1. kendine has yönetmen(di).

    filmografisinde oscar kazanmış gosford park, oscar adayı the player, richard gere'li dr t and women gibi seyiri hoş filmler bulunuyor. ancak bunların yanında paul newman'lı da olsa saçmalığın ve zorlamanın sınırlarında dolaşan the quintet, robin williams'ı sinemaya kazandıran acayip bir popeye, alışılmadık ilişkileri ve kişilikleri konu alan mccabe & mrs. miller, devasa uzunluktaki tanner '88 ve bence kült kategorisindeki brewster mccloud gibi acayip filmleri de mevcut.

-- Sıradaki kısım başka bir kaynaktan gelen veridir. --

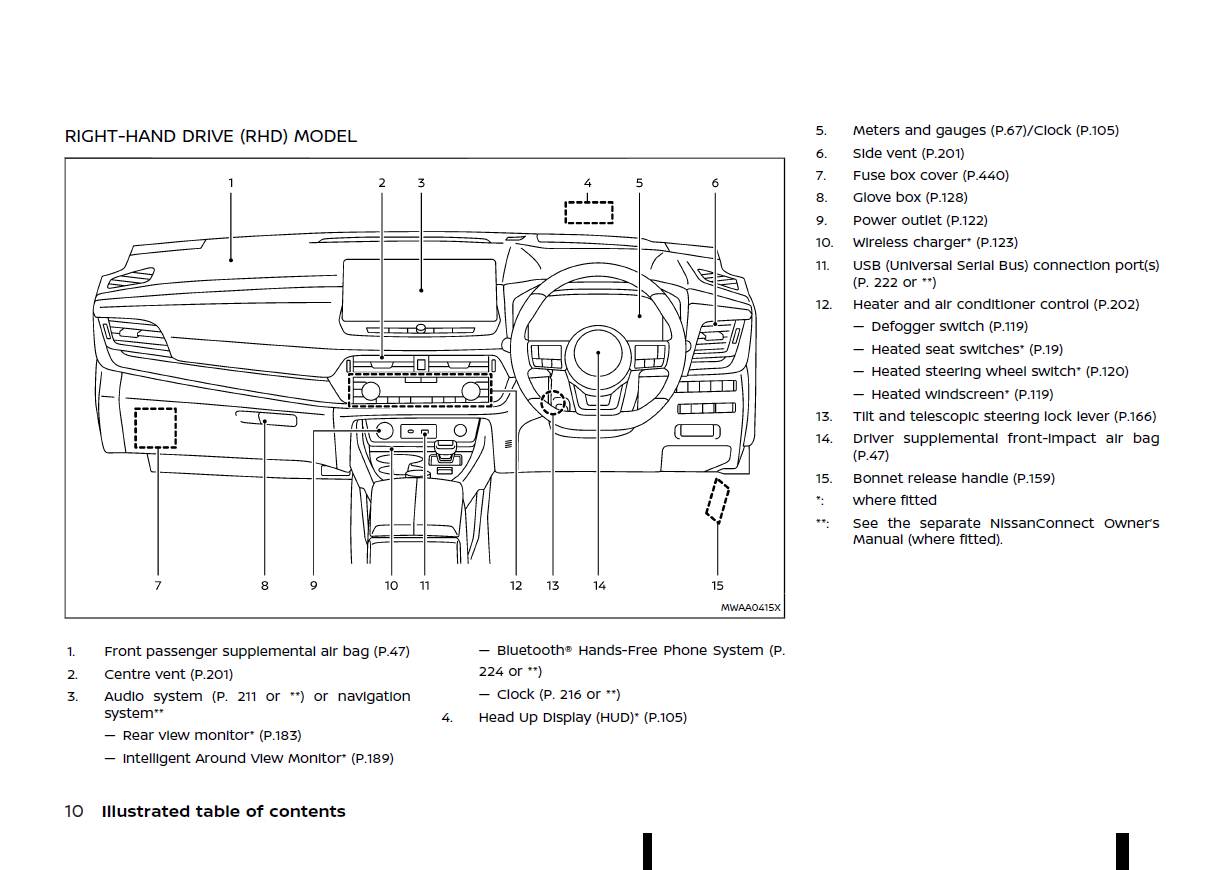 RIGHT-HAND DRIVE (RHD) MODEL

1 2 3 4 5 6

7 8 9 10 11 12 13 14 15

MWAA0415X

1. Front passenger supplemental air bag (P.47)
2. Centre vent (P.201)
3. Audio system (P. 211 or **) or navigation system**
— Rear view monitor* (P.183)
— Intelligent Around View Monitor* (P.189)
— Bluetooth® Hands-Free Phone System (P. 224 or **)
— Clock (P. 216 or **)
4. Head Up Display (HUD)* (P.105)

5. Meters and gauges (P.67)/Clock (P.105)
6. Side vent (P.201)
7. Fuse box cover (P.440)
8. Glove box (P.128)
9. Power outlet (P.122)
10. Wireless charger* (P.123)
11. USB (Universal Serial Bus) connection port(s) (P. 222 or **)
12. Heater and air conditioner control (P.202)
— Defogger switch (P.119)
— Heated seat switches* (P.19)
— Heated steering wheel switch* (P.120)
— Heated windscreen* (P.119)
13. Tilt and telescopic steering lock lever (P.166)
14. Driver supplemental front-impact air bag (P.47)
15. Bonnet release handle (P.159)
*: where fitted
**: See the separate NissanConnect Owner's Manual (where fitted).

10 Illustrated table of contents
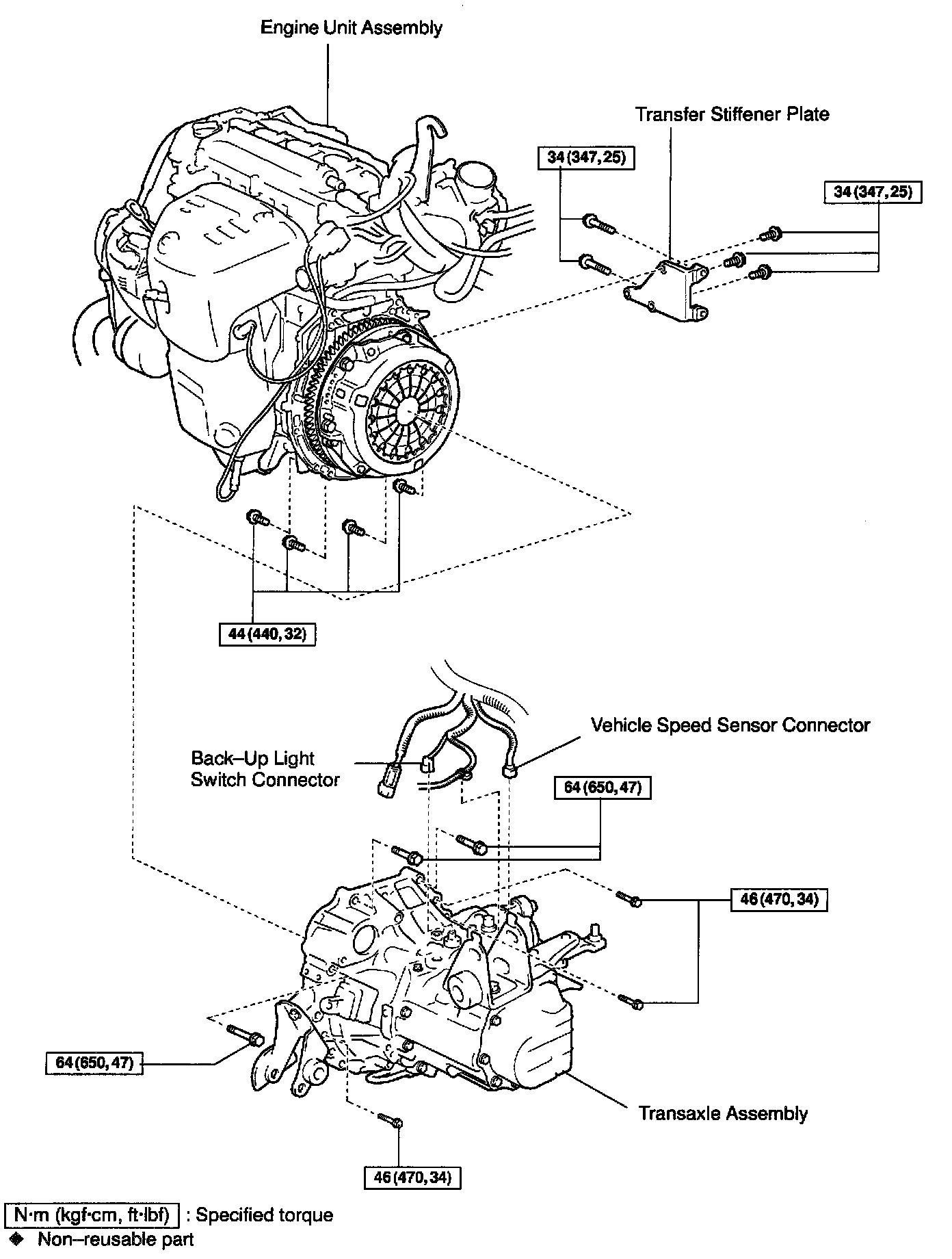 Engine Unit Assembly

Transfer Stiffener Plate

34 (347, 25)

34 (347, 25)

44 (440, 32)

Vehicle Speed Sensor Connector

Back–Up Light Switch Connector

64 (650, 47)

46 (470, 34)

64 (650, 47)

Transaxle Assembly

46 (470, 34)

N·m (kgf·cm, ft·lbf) : Specified torque

◆ Non–reusable part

    bir sinema izleyicisi açısından işin kötü yanı şu olabilir: robert altman bir kategoriye konulabilecek ve paketlenebilecek bir yönetmen değil. çoğunlukla kendi keyfine göre film çekti (ki keyfine düşkündü, amerika'da esrarın legalleşmesi için baya mücadele verdi). filmleri arasında tutarlı bir dünya görüşü veya politik bir kaygı bulunmuyor. filmleri her ne kadar kendine has üslubunun güzelliklerini taşısalar da, bir sanat filmi kadar ağır duruşa sahip değiller ve ortak bir temayı paylaşmıyorlar. bu yüzden filmlerini anlamlı bir paket içerisinde pazarlamak belki mümkün olmuyor. böyle olunca da brewster mccloud gibi bir filmi vhs kopyalardan izlemek zorunda kalıyoruz.